■ What is needed ■
Whenever a line in the records below holds the string "frames", copy it out.

■ Stored data ■
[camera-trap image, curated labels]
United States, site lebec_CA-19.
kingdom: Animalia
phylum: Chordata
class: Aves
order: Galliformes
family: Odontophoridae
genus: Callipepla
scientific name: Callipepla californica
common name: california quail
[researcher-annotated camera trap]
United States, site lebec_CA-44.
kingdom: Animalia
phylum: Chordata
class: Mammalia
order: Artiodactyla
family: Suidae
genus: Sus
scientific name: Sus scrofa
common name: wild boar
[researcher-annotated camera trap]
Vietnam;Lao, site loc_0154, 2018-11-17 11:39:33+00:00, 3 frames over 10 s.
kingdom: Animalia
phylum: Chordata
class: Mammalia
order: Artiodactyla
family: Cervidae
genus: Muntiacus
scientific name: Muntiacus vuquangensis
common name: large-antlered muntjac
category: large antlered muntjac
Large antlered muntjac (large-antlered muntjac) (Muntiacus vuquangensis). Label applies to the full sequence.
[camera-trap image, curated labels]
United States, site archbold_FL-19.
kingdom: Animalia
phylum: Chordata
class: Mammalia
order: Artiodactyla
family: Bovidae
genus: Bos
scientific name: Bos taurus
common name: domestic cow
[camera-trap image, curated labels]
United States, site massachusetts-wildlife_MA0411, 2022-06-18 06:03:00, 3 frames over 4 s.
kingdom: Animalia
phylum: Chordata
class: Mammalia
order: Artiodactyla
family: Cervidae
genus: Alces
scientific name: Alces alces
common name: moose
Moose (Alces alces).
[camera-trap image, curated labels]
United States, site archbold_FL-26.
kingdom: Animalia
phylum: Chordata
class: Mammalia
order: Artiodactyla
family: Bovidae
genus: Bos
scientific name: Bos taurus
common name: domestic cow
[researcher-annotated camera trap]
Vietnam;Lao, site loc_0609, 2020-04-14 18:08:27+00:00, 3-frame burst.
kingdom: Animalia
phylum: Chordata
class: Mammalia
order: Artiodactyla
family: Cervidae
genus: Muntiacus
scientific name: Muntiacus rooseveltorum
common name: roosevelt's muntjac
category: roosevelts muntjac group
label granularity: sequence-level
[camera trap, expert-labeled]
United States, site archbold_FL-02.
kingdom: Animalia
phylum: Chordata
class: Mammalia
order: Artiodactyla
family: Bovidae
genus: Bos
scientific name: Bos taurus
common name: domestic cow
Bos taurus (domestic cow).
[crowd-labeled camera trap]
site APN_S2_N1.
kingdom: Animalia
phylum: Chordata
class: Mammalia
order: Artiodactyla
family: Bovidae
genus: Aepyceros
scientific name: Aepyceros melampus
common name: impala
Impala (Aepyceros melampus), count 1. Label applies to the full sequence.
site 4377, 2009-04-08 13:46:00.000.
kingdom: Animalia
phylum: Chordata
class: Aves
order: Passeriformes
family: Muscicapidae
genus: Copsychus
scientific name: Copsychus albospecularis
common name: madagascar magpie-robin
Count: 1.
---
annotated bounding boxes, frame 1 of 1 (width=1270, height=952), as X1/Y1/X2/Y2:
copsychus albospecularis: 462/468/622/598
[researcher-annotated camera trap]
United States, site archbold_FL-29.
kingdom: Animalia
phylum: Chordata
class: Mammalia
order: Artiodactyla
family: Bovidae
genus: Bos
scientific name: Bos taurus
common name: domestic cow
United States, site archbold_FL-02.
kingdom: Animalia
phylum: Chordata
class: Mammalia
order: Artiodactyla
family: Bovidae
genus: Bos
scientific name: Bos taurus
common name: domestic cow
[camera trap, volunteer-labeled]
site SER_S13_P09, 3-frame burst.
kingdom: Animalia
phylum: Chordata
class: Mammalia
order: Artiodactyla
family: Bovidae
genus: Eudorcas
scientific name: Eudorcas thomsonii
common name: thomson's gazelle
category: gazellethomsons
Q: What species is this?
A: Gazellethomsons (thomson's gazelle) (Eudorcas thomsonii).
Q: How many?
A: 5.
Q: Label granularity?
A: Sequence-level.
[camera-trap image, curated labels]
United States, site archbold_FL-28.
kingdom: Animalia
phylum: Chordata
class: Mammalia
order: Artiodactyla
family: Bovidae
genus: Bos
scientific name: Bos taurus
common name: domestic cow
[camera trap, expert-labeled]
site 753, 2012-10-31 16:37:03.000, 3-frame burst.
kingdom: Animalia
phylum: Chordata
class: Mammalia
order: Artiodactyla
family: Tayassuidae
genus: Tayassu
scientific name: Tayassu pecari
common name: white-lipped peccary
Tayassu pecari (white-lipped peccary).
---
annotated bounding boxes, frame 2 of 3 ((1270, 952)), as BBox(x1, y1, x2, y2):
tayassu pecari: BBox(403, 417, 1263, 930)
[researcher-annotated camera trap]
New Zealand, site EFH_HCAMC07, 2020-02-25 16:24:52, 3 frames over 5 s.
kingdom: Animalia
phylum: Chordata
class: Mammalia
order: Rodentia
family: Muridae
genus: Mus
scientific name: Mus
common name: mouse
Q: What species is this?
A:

■ Your solution ■
Vietnam;Lao, site loc_0154, 2018-11-17 11:39:33+00:00, 3 frames over 10 s.
United States, site massachusetts-wildlife_MA0411, 2022-06-18 06:03:00, 3 frames over 4 s.
New Zealand, site EFH_HCAMC07, 2020-02-25 16:24:52, 3 frames over 5 s.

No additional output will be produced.